Mitarbeiter und Führungskräfte übernehmen neue Rollen
Für den Aufbau eines solchen Centers benötigt man einerseits einen erfahrenen Partner und muss andererseits seine Rolle auf einer durchgängigen Make-or-Buy-Entscheidung basieren und diese bei den Bedarfsauslösern auch kommunizieren. Darüber hinaus sollten die Verantwortlichen für stringentes Demand-Management sorgen und über entsprechende Mitarbeiter in den Centern verfügen, die speziell im Service- oder Supplier-Management ausgebildet sind.

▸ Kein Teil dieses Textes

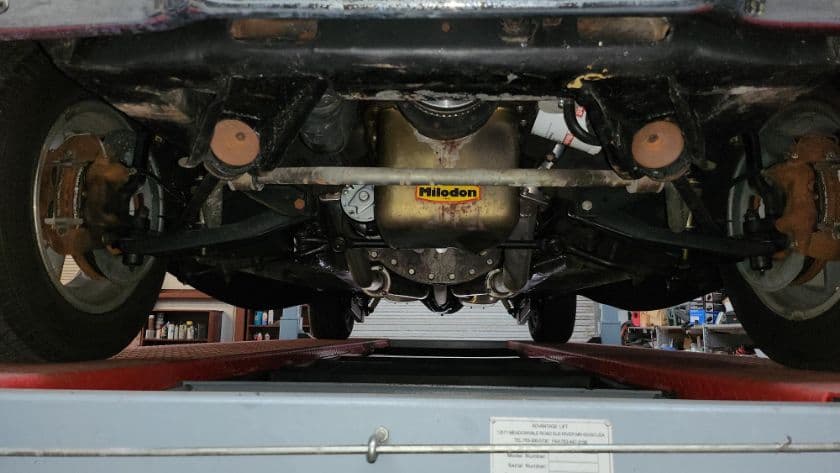 1965 Mercury Comet Cyclone thumbnail 25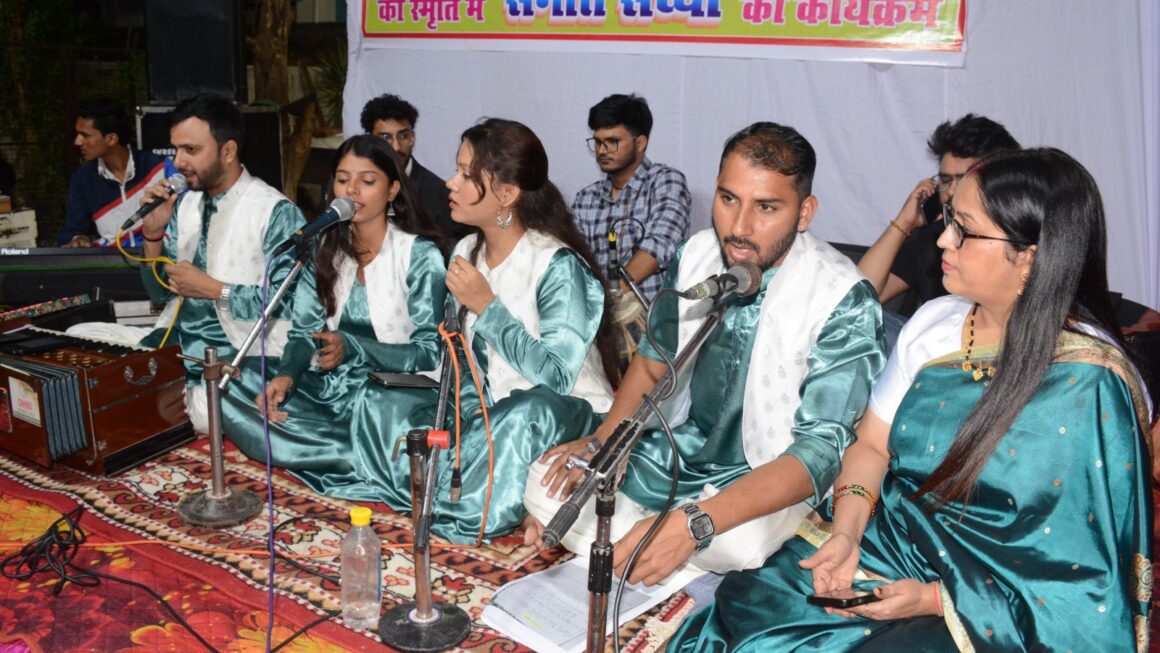 हे जनम भूमि तेरी जय-जयकारी हो…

Diese neuen Captive-2.0-Center verlangen auch einen neuen Führungskräftetypus vor Ort. Häufig handelt es sich dabei um Mitarbeiter, die viele Jahre in Deutschland gearbeitet haben. Wenn sie zurück gehen, können sie ihre Erfahrungen nutzen, um Kollegen und Partner gleichermaßen effizient zu steuern. Das gelingt nur, wenn
die Größe der Center überschaubar ist,
die Strategie im Bezug auf Fertigungstiefe und Lieferstandorte klar ist und
die Mitarbeiter die richtige Einstellung mitbringen.
Fazit
Der Erfolg eines Captive Centers in Form eines schnelleren Time-to-Market und einer Reduktion der Kosten steht und fällt mit dem konsequenten Steuern der verschiedenen Partner und der vertrauensvollen Zusammenarbeit mit ihnen.
Aufgrund der langjährigen Erfahrungen sind die Voraussetzungen heute so gut wie nie, um erfolgreich moderne und innovative Shoring-Konzepte umzusetzen. Auf diese Weise können europäische Unternehmen das enorme IT-Potenzial im Ausland nutzen und so besser mit dem Veränderungsdruck umgehen, den die Digitalisierung erzeugt.